Knot a Bad Idea: Testing BLISS Mapping for Spitzer Space Telescope Eclipse Observations

2016 
[Abridged] Much of transiting exoplanet science relies on high-precision photometry. The current generation of instruments exhibit sensitivity variations greater than the astrophysical signals. For the InfraRed Array Camera (IRAC) on the Spitzer Space Telescope, a popular way to handle this is BiLinearly-Interpolated Subpixel Sensitivity mapping (BLISS). We use examples of posterior probability functions to show that this scheme can misfit or bias astrophysical parameters, and a toy model to show that underestimated uncertainties may even happen in very simple cases.

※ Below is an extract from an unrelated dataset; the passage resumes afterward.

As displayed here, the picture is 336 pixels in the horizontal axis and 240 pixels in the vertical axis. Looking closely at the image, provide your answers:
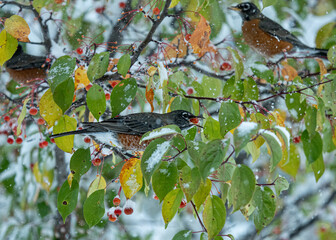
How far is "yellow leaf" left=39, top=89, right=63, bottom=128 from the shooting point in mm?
971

BLISS maps of detector sensitivity can also be unreliable if the noise in the data is low. To know the astrophysical and detector models a priori, we construct a model of \emph{Spitzer} light curves with $\sim10^{3}$ data. We compare standard BLISS to a variant in which the knot values are full-fledged parameters in the MCMC, and to a standard polynomial model. Both types of BLISS fit the eclipse depth similarly, and the standard BLISS knots vary about as much as the fitted knots, meaning the standard knots behave like real parameters. The polynomial model is almost always more precise, and usually more accurate, than BLISS. When applied to real \emph{Spitzer} data, however, BLISS yields better fits and more precise astrophysical parameters than polynomial models. When we increase the number of BLISS knots, add Brownian noise to the photometry, or make the sensitivity variations more pixelated, then BLISS fits the eclipse depth about as accurately and precisely as---but not more than---the polynomial model. In these and other cases, the detector and astrophysical signals are generally distinct, implying there can be many ways to model sensitivity variations well. Thus, we deem that BLISS could be an acceptable shortcut when used on \emph{Spitzer} IRAC eclipse photometry.